Binance co-founder Changpeng "CZ" Zhao has issued a warning to cryptocurrency developers following a confirmed security incident at GitHub, in which the platform disclosed unauthorized access to some of its internal repositories.
Responding to the news, CZ urged developers to take immediate precautions regarding the safety of their code repositories and credentials.
"If you have API keys in your code, even private repos, now is the time to double-check and change them," CZ wrote in a post on X.
His warning extended specifically to private repositories, noting that even those may not be immune to the risks posed by the breach.
API keys are used by developers to connect applications with exchanges, wallets, cloud services, AI tools, databases, and payment systems. In the cryptocurrency space, exposed API credentials can be particularly dangerous, as they could provide unauthorized access to trading systems, withdrawal functions, backend infrastructure, or sensitive user data.
What Happened at GitHub
GitHub confirmed the security incident in a post on X, stating that it was investigating unauthorized access to its internal repositories. The platform noted that it currently has no evidence of impact to customer information stored outside of its internal repositories — such as customers' enterprises, organizations, and repositories — but said it is closely monitoring its infrastructure for any follow-on activity.
In a subsequent update, GitHub shared additional details about its investigation. According to the company, a compromise of an employee device was detected and contained, involving a poisoned Visual Studio Code (VS Code) extension. The malicious extension version was removed, the affected endpoint was isolated, and incident response procedures were initiated immediately.

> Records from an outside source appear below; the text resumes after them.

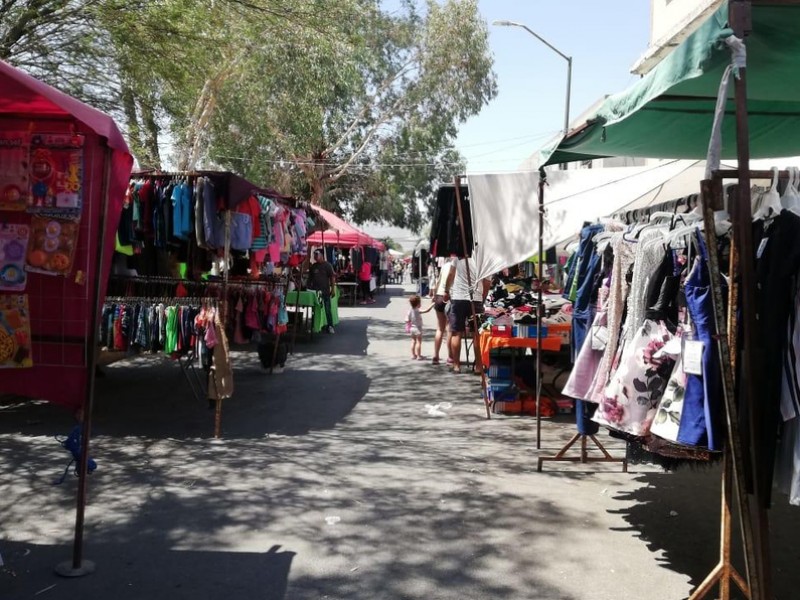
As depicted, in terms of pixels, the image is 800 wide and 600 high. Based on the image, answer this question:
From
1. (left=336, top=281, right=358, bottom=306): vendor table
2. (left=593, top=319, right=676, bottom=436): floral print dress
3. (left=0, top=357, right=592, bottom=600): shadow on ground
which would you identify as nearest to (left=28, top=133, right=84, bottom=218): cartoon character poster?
(left=0, top=357, right=592, bottom=600): shadow on ground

GitHub's current assessment indicates that the activity involved the exfiltration of GitHub-internal repositories only. The investigation found that approximately 3,800 repositories were affected. In response, the company moved swiftly to rotate critical secrets, prioritizing the highest-impact credentials first.
Why it matters
The breach vector — a poisoned VS Code extension on an employee device — highlights that supply-chain attacks targeting developer tooling can bypass perimeter security and reach internal infrastructure directly.
Because the compromised repositories were internal to GitHub rather than customer-owned, developers cannot audit their own repos to determine exposure; the risk is opaque, making proactive credential rotation the only available mitigation.
In crypto contexts, API keys embedded in code can carry permissions beyond read-only access — including trade execution or withdrawal authorization — meaning a single exposed key could have immediate, irreversible financial consequences.